MAR multivariate: mMAR Class

mMAR

mMAR

mMAR(X: DataFrame, y: ndarray, n_xmiss: int = 2, missTarget: bool = False, n_Threads: int = 1)

A class to generate missing data in a dataset based on the Missing At Random (MAR) mechanism for multiple features simultaneously.

Args: X (pd.DataFrame): The dataset to receive the missing data. y (np.array): The label values from dataset n_xmiss (int): The number of features in the dataset that will receive missing values.
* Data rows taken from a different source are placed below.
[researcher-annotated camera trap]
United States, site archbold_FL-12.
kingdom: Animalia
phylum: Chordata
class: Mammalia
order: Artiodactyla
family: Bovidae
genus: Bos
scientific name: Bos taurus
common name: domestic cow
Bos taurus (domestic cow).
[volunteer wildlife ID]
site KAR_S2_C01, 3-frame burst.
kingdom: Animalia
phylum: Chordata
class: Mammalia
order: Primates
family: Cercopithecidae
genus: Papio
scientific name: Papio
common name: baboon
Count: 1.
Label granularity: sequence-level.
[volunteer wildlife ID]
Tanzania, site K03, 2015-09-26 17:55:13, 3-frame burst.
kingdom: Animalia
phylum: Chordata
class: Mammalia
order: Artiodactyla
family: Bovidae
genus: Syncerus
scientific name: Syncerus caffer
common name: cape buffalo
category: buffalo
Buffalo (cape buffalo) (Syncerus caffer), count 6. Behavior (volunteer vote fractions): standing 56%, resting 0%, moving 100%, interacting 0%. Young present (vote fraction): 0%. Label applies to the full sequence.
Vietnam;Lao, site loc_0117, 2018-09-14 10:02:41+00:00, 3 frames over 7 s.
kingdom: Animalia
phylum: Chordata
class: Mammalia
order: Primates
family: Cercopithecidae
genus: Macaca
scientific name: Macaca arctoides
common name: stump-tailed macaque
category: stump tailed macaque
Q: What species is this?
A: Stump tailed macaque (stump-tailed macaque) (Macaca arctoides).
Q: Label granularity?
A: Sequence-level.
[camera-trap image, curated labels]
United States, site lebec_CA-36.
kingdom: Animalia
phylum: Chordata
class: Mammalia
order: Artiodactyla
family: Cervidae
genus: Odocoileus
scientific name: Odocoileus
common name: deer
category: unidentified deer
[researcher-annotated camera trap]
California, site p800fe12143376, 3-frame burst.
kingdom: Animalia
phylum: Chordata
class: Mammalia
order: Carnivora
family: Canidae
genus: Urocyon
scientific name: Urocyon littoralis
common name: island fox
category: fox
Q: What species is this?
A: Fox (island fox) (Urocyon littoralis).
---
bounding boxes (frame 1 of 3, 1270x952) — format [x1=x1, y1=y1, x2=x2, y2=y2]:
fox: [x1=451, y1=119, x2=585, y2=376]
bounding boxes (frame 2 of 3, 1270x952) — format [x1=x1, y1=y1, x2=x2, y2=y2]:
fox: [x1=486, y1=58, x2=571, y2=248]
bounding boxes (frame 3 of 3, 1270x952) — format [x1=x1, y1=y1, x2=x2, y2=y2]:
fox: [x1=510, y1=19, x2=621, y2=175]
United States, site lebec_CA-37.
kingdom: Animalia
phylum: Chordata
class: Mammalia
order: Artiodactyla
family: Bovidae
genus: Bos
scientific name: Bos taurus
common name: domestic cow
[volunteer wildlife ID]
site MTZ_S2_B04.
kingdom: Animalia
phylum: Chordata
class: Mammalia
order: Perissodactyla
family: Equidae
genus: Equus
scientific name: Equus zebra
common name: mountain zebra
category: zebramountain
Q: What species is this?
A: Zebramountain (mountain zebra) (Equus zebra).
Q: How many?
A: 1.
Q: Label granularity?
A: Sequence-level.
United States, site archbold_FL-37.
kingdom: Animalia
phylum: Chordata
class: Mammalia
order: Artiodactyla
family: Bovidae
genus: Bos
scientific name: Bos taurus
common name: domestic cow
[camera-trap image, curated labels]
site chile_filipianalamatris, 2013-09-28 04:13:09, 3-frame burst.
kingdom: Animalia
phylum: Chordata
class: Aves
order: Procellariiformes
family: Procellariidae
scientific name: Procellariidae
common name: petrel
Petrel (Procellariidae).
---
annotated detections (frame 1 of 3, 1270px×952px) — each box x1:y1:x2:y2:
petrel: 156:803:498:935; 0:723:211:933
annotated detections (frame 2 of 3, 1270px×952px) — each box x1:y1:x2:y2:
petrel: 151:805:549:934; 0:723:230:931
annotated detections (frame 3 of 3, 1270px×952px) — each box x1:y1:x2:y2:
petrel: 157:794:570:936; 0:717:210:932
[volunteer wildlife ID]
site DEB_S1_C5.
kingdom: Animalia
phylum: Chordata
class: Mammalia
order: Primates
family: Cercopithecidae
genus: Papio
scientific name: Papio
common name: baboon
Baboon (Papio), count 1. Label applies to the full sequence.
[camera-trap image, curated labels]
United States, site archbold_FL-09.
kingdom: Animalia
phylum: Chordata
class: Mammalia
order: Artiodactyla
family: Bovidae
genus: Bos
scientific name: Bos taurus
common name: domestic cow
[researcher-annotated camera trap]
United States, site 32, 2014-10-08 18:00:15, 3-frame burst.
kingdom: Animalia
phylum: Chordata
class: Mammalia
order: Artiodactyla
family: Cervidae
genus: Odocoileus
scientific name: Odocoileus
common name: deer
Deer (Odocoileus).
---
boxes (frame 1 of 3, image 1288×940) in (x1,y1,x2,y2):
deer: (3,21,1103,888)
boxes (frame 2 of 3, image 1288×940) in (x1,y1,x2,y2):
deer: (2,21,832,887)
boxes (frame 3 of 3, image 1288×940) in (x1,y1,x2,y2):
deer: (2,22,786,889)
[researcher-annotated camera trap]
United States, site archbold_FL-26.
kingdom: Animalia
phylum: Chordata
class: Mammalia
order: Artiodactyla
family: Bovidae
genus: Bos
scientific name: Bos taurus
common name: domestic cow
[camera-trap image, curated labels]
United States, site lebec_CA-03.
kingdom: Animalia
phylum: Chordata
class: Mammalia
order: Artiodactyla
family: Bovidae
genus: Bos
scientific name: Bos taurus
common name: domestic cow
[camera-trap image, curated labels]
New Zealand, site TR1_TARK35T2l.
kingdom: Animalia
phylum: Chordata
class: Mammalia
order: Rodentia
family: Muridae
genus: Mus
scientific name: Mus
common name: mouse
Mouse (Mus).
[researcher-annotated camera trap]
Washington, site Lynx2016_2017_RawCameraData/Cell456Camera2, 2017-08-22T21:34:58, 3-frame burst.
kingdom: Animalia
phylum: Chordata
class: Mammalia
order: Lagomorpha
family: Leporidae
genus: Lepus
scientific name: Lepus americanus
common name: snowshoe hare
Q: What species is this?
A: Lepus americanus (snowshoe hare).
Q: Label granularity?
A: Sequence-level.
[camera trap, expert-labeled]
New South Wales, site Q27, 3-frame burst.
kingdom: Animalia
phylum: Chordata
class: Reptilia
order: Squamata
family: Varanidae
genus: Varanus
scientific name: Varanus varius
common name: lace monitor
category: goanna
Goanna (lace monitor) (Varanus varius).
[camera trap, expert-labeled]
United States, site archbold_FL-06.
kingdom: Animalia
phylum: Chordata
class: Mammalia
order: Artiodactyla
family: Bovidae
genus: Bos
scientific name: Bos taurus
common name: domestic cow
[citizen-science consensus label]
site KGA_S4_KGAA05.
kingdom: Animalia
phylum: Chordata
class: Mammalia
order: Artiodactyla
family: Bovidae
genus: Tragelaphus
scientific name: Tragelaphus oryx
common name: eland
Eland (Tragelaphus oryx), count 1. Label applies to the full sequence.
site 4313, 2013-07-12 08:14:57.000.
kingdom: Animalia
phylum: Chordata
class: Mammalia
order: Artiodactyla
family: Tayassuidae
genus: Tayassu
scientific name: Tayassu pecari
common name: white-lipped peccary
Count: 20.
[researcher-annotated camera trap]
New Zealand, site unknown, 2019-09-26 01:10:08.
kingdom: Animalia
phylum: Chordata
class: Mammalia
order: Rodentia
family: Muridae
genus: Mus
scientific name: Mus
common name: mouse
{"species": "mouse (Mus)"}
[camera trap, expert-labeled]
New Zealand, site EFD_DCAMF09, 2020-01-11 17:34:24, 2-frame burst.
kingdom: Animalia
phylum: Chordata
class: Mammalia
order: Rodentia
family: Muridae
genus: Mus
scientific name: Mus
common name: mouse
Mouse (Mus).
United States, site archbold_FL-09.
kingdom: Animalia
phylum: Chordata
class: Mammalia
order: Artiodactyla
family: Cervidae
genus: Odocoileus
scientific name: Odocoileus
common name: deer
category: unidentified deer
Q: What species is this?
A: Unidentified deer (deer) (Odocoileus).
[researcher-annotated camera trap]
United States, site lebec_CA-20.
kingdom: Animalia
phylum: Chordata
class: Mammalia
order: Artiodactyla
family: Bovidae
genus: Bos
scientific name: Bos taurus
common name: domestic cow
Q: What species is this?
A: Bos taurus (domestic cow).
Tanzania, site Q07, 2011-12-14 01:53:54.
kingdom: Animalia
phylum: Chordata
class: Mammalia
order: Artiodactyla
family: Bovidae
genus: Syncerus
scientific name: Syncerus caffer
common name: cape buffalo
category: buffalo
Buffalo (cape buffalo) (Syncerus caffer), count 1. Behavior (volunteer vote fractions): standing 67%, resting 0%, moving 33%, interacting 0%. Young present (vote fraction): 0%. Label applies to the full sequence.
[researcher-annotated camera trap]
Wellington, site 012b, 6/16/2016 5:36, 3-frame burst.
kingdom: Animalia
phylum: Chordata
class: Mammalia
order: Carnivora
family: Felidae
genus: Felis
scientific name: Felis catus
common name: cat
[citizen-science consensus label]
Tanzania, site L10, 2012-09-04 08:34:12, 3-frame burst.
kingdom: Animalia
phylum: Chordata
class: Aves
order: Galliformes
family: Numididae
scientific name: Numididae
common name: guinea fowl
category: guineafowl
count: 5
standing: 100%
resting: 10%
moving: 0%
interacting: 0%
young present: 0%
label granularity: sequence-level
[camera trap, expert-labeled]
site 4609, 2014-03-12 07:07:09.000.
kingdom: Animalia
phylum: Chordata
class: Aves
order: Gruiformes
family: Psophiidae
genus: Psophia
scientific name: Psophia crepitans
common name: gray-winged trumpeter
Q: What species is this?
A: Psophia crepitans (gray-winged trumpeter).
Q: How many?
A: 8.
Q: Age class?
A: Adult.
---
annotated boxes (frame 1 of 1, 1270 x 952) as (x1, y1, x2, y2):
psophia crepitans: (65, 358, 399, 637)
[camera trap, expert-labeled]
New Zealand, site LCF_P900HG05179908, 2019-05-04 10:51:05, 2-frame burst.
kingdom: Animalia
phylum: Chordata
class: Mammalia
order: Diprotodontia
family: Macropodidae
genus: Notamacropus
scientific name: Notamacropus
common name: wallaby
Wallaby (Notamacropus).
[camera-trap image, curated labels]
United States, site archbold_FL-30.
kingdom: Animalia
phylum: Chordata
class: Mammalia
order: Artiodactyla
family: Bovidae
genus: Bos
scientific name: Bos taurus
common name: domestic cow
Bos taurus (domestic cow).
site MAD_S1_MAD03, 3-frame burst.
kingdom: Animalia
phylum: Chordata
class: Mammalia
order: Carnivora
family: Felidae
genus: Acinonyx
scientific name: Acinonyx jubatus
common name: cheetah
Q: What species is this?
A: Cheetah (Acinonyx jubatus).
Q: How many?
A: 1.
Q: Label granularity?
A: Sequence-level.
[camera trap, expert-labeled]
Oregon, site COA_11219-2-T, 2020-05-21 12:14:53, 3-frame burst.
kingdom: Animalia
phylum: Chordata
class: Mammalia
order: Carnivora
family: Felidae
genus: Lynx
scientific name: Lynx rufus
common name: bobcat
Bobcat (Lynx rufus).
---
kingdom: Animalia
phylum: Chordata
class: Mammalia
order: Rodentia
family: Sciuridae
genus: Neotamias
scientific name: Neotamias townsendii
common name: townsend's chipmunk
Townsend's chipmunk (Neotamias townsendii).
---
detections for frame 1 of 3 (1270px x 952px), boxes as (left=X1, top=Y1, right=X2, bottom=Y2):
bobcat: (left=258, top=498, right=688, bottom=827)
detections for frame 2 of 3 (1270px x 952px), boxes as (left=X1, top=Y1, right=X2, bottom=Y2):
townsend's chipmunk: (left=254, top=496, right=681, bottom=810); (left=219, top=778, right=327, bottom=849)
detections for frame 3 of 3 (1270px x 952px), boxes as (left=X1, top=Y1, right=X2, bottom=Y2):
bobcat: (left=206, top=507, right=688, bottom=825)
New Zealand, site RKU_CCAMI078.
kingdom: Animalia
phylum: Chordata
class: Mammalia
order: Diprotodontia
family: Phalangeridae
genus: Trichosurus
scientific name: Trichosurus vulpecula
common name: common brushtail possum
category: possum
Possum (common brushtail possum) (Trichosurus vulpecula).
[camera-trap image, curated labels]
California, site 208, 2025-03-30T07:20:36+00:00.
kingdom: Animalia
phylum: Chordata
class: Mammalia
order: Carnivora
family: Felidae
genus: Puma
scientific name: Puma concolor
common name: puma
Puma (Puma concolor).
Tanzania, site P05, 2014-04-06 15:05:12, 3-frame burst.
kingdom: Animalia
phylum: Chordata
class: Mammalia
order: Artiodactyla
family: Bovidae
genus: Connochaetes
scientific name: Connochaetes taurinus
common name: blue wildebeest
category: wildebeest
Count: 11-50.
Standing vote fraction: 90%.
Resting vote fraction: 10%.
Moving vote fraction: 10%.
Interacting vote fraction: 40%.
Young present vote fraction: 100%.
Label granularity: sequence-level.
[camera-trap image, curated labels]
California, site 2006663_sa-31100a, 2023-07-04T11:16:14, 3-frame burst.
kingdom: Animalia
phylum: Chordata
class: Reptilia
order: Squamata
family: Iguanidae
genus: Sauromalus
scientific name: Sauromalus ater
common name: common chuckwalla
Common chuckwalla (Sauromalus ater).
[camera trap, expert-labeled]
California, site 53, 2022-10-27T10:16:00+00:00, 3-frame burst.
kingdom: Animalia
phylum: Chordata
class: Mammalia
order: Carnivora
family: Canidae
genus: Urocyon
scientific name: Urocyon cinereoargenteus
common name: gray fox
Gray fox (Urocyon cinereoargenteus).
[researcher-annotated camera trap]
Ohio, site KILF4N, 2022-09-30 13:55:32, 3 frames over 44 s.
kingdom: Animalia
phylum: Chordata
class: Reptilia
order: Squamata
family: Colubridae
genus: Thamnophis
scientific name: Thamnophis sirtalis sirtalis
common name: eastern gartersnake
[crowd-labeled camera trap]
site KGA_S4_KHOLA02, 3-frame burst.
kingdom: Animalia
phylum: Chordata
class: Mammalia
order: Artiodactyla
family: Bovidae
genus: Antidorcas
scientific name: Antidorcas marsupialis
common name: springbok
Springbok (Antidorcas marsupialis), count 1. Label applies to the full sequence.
Default is 2. missTarget (bool, optional): A flag to generate missing into the target.

Example Usage:

# Create an instance of the MAR class
generator = MAR(X, y, n_xmiss=4)

# Generate missing values using the random strategy
data_md = generator.random(missing_rate = 20)

random

random(missing_rate: int = 10) -> pd.DataFrame

Generate missing data using parallel processing.

correlated

correlated(missing_rate: int = 10) -> pd.DataFrame

Generate missing data using parallel processing.

median

median(missing_rate: int = 10) -> pd.DataFrame

Generate missing data using parallel processing.

pattern_missingness

pattern_missingness(patterns: List[Dict] = None, missing_rate: int = 10, std: bool = True, verbose: bool = False, seed: Optional[int] = None, lower_range: float = -3, upper_range: float = 3, max_diff_with_target: float = 0.001, max_iter: int = 100)

Generate missing data using pattern-based multivariate amputation.

References: [2] van Buuren, S., J. P. L. Brand, C. G. M. Groothuis-Oudshoorn, and D. B. Rubin. Fully conditional specification in multivariate imputation. Journal of Statistical Computation and Simulation, 76(12):1049–1064, 2006.

[3] Schouten, R. M., P. Lugtig, and G. Vink. Generating missing values for simulation purposes: a multivariate amputation procedure. Journal of Statistical Computation and Simulation, 88(15):2909–2930, 2018.